Cape Town, 29 Sept 2015
The barriers to entry in different industries have been blurred by digital mechanisms, says Gartner's Mark Raskino.
The barriers to entry in different industries have been blurred by digital mechanisms, says Gartner's Mark Raskino.

"Digital is actually increasing our uncertainty about the future." It is quite problematic dealing with digital change; there are tons of low-level technologies that come and go - they launch, change, intersect and adapt.

"It is easy to get lost in the conversation. And leaders need to understand how to lead the changes that need to be made to respond to all this," said Mark Raskino, VP and Gartner fellow in the Executive Leadership and Innovation group of Gartner Research.

During his presentation on the second morning of Gartner Symposium/ITxpo 2015 under way in Cape Town, Raskino discussed three major forces that are leading the change towards becoming a digital business: resolution revolution, compound uncertainty and boundary blurring.

According to Raskino, the resolution revolution concerns how businesses shift their focus to respond to the changes that are happening as a result of new technologies. "In this era, the focus is on data. Not on process."

The variety and kinds of data available is where the new opportunities are happening, he went on to say. This is allowing companies to see things in detail that they could not have seen before.

He cited compound uncertainty as a phenomenon that sees an ecosystem of hesitation around the regulation, business processes and accepted cultural practices that need to be navigated as a result of the digital revolution.

"Regulation, culture and technology will intersect in these digital businesses. What we're inventing is so new that we don't actually know how to regulate it. We may want this future but we have to invent a new area of regulation to keep things in check."
****************
● EXERCISES TO COMPLETE:
• 1. According to the Gartner Symposium article, what three forces did Raskino say are leading the change toward becoming a digital business?
• 2. Pick up the Gartner Symposium article on digital business after its final sentence and keep writing.
The records have no connection to the article about Gartner Symposium.

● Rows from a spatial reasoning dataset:
****************
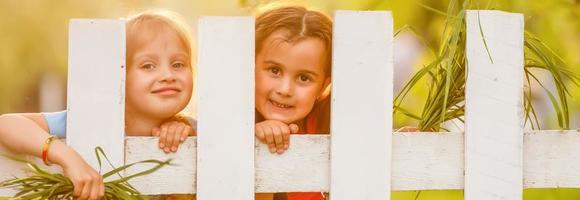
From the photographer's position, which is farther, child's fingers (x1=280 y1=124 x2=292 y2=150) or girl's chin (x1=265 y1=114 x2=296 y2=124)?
girl's chin (x1=265 y1=114 x2=296 y2=124)

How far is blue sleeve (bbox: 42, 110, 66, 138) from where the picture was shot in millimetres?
2260

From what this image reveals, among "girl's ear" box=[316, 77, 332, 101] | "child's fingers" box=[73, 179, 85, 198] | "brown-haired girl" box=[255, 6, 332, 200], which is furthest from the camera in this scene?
"girl's ear" box=[316, 77, 332, 101]

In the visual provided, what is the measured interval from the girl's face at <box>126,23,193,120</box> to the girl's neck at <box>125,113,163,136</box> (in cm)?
2

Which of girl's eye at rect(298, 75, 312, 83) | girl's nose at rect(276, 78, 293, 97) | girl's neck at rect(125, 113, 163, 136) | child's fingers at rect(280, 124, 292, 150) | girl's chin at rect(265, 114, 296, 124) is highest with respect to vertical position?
girl's eye at rect(298, 75, 312, 83)

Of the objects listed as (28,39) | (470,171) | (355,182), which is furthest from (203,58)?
(28,39)

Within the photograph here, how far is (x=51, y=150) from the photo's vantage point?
6.88 ft

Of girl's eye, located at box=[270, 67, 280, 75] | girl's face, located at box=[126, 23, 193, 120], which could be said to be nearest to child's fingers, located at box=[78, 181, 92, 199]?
girl's face, located at box=[126, 23, 193, 120]

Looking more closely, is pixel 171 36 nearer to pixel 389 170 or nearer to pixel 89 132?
pixel 89 132

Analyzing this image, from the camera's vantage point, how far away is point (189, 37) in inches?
98.1

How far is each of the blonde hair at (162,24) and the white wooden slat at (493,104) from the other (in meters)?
0.65

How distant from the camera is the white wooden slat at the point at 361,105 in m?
2.23

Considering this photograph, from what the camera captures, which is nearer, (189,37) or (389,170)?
(389,170)

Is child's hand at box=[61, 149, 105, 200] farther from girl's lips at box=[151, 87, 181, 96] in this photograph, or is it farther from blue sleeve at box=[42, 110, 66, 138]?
girl's lips at box=[151, 87, 181, 96]

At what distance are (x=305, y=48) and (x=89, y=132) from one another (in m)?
0.61
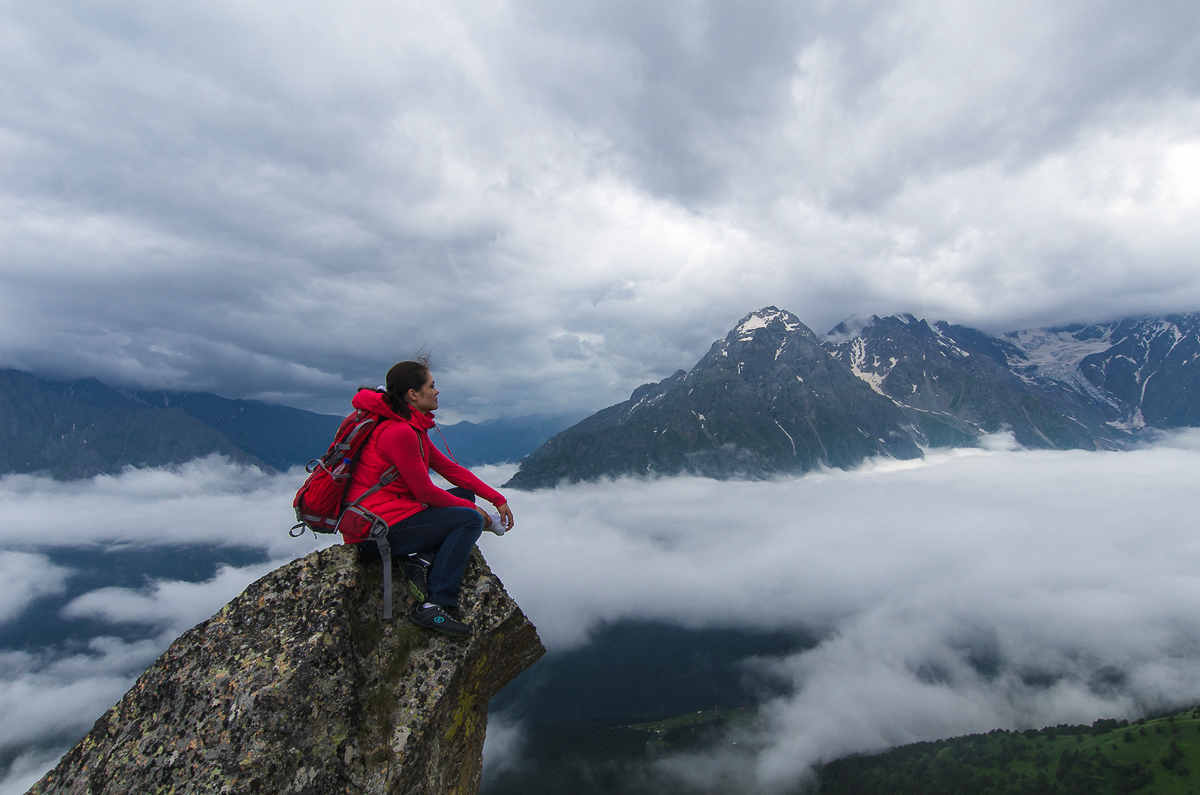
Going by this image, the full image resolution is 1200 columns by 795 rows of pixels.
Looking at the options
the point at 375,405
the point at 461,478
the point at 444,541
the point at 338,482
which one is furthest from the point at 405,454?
Answer: the point at 461,478

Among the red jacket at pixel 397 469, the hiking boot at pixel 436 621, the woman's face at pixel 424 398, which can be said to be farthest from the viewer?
the woman's face at pixel 424 398

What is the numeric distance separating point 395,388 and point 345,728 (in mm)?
4962

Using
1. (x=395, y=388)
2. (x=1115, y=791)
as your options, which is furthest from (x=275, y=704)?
(x=1115, y=791)

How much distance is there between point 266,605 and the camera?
764 centimetres

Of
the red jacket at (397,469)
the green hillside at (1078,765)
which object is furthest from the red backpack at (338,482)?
the green hillside at (1078,765)

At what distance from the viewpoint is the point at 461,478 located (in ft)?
32.2

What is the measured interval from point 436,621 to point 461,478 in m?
2.67

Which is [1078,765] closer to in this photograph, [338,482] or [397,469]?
[397,469]

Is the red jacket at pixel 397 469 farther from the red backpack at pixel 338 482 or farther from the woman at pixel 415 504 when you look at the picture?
the red backpack at pixel 338 482

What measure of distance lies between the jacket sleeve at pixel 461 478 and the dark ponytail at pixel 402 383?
123cm

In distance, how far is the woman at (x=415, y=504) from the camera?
811 cm

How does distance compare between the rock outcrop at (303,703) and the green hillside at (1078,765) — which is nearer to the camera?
the rock outcrop at (303,703)

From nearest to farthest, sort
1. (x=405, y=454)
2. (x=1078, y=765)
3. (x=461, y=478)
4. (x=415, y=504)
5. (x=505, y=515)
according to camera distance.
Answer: (x=405, y=454) → (x=415, y=504) → (x=505, y=515) → (x=461, y=478) → (x=1078, y=765)

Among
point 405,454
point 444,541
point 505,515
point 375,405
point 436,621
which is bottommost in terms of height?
point 436,621
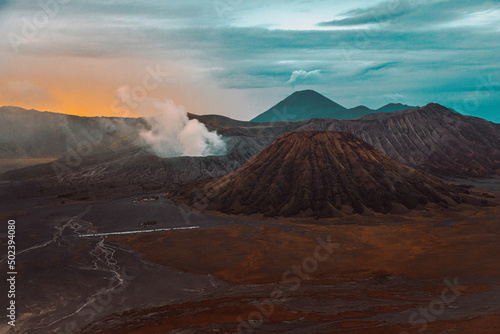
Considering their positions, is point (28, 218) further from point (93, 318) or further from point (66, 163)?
point (66, 163)

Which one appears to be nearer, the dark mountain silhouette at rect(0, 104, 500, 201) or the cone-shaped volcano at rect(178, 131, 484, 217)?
the cone-shaped volcano at rect(178, 131, 484, 217)

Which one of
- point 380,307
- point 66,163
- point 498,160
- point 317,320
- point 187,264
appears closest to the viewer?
point 317,320

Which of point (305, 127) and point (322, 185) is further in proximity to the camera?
point (305, 127)

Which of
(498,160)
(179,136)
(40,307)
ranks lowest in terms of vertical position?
(40,307)

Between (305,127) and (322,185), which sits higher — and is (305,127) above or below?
above

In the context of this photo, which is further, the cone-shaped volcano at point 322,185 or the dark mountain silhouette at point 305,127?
the dark mountain silhouette at point 305,127

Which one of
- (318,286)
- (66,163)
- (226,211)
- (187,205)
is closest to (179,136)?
(66,163)

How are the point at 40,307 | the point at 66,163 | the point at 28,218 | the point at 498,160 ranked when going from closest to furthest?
1. the point at 40,307
2. the point at 28,218
3. the point at 498,160
4. the point at 66,163

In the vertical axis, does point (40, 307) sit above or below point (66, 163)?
below
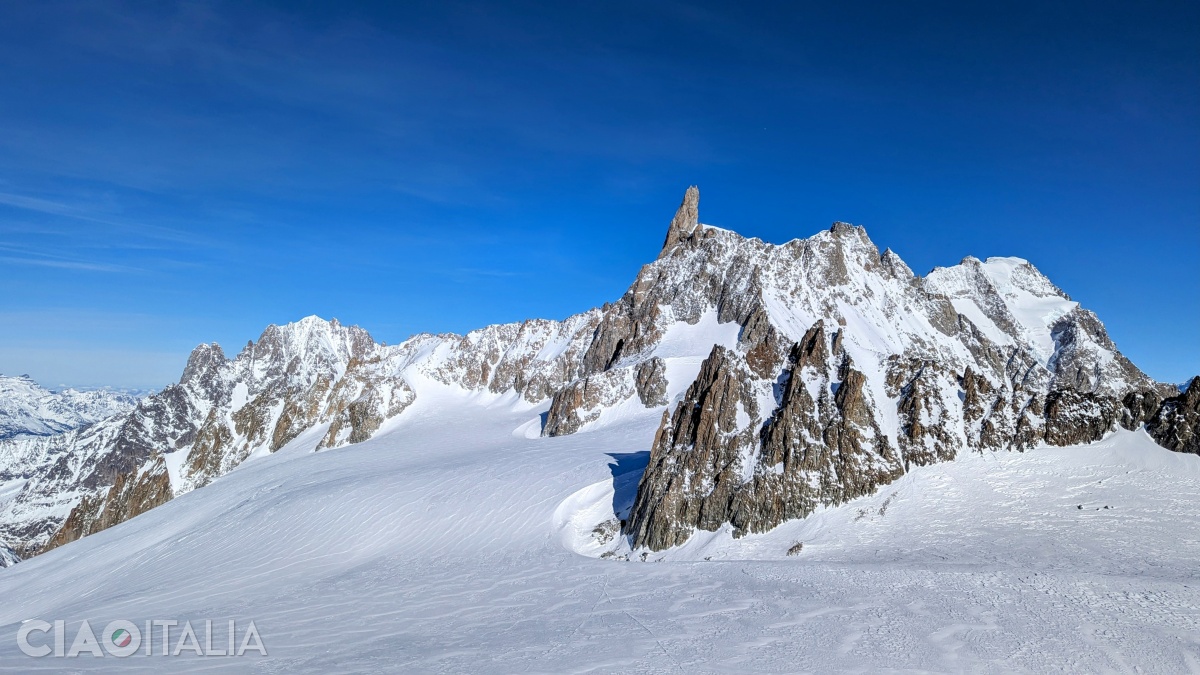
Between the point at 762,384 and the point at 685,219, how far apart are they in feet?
286

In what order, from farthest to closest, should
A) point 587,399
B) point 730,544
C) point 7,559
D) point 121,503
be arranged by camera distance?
point 7,559 < point 121,503 < point 587,399 < point 730,544

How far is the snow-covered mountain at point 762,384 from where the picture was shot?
114ft

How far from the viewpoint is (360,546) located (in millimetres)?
41844

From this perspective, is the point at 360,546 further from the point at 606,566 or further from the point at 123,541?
the point at 123,541

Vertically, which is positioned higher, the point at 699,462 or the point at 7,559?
the point at 699,462

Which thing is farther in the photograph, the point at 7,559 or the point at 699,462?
the point at 7,559

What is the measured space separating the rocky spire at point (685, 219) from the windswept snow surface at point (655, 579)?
2847 inches

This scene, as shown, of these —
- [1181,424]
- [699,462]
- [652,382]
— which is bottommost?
[699,462]

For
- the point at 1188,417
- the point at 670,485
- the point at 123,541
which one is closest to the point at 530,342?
the point at 123,541

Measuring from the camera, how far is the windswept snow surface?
19.8m

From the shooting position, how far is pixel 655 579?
29188 millimetres

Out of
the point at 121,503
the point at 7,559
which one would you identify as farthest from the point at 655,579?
the point at 7,559

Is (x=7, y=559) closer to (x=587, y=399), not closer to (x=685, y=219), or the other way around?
(x=587, y=399)

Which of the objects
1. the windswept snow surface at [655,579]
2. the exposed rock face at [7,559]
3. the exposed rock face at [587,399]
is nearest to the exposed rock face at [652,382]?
the exposed rock face at [587,399]
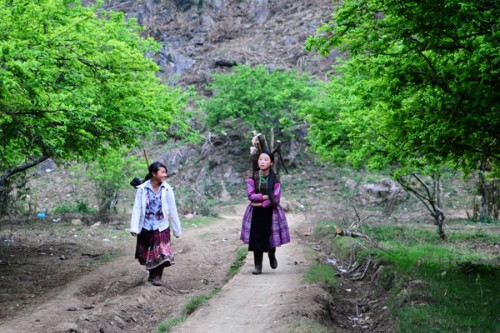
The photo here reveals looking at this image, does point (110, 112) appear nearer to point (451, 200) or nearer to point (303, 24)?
point (451, 200)

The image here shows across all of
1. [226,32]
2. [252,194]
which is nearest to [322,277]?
[252,194]

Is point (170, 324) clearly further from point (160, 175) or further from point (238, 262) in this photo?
point (238, 262)

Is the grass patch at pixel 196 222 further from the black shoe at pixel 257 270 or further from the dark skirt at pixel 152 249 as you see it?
the dark skirt at pixel 152 249

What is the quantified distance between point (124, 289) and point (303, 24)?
4578 centimetres

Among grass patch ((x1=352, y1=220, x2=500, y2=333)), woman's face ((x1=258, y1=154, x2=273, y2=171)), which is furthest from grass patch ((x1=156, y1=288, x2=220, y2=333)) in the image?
grass patch ((x1=352, y1=220, x2=500, y2=333))

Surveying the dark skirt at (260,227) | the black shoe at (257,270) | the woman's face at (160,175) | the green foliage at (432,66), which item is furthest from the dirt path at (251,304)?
the green foliage at (432,66)

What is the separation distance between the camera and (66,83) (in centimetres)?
1002

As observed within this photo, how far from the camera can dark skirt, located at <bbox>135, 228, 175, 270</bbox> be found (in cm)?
850

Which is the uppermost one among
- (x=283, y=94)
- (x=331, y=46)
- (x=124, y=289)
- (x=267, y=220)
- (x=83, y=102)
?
(x=283, y=94)

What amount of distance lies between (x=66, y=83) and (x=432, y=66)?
7.11m

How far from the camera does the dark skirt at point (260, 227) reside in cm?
891

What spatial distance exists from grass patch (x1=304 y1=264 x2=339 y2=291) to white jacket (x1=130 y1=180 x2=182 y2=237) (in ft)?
7.93

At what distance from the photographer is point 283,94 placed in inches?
1410

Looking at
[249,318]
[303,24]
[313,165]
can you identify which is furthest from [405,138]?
[303,24]
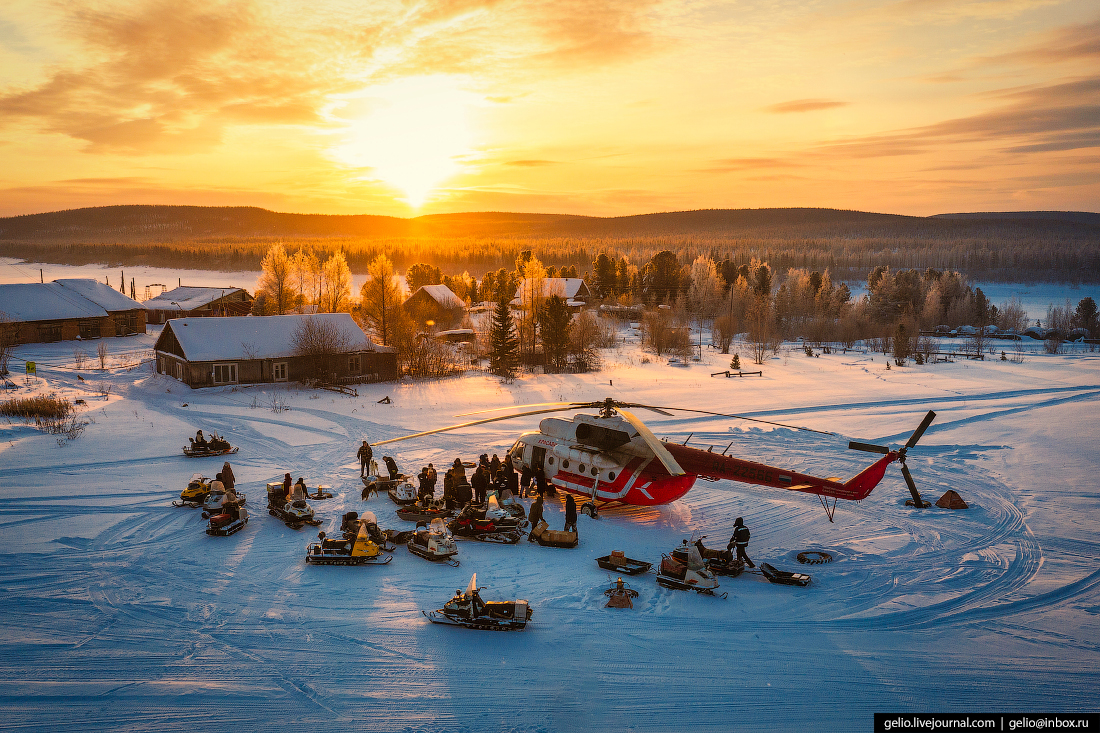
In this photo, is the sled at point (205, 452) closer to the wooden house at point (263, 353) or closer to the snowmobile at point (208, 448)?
the snowmobile at point (208, 448)

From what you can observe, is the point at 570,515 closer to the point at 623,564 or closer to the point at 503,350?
the point at 623,564

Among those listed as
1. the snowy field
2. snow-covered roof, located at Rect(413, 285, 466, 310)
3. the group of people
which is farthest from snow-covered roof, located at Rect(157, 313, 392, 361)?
snow-covered roof, located at Rect(413, 285, 466, 310)

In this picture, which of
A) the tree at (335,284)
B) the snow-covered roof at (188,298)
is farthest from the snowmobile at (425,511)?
the snow-covered roof at (188,298)

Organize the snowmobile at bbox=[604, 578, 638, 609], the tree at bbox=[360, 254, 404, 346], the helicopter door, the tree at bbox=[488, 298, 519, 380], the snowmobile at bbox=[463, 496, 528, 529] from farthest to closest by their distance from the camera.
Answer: the tree at bbox=[360, 254, 404, 346] < the tree at bbox=[488, 298, 519, 380] < the helicopter door < the snowmobile at bbox=[463, 496, 528, 529] < the snowmobile at bbox=[604, 578, 638, 609]

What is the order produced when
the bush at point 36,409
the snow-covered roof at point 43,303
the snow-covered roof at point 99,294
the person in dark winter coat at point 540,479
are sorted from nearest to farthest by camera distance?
the person in dark winter coat at point 540,479, the bush at point 36,409, the snow-covered roof at point 43,303, the snow-covered roof at point 99,294

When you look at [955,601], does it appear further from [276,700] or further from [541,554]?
[276,700]

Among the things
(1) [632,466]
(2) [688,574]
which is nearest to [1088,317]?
(1) [632,466]

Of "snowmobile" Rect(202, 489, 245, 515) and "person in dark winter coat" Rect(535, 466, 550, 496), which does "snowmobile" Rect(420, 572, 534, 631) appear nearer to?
"person in dark winter coat" Rect(535, 466, 550, 496)
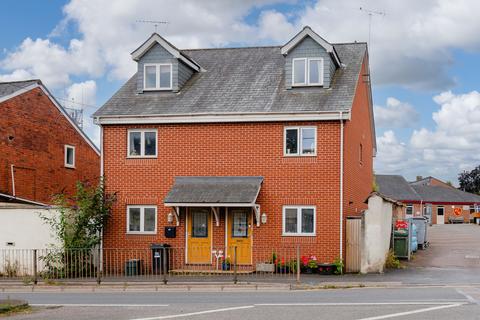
****************
● ANSWERS BY TASK:
• 1. Resolution revolution, compound uncertainty and boundary blurring.

• 2.
Boundary blurring sees digital technologies sullying the boundaries between existing industries. As products and services become connected and smart, we are opening up new market adjacencies, noted Raskino.

"The barriers to entry in different industries have been blurred by digital mechanisms." He suggested certain industries will even change names as the nature of what they do at a fundamental level is set to change drastically.

What this requires, noted Raskino, is a remapping and remodelling of enterprises and industries. Digital business is a team sport, which means everyone from the C-level execs to the finance director to HR and sales must be involved, he continued.

For Raskino, the dawn of the digital business requires that organisations analyse their strategic position, target strategic business and product change, and promote a digitally-savvy culture.

"We have to reconstruct the future by copying what born-digital firms do, learning and doing it ourselves. Excuses are no longer sufficient. If you don't succeed at making these changes, these kinds of companies will dominate the future of your industry and start to take the food off your plate. It is that simple."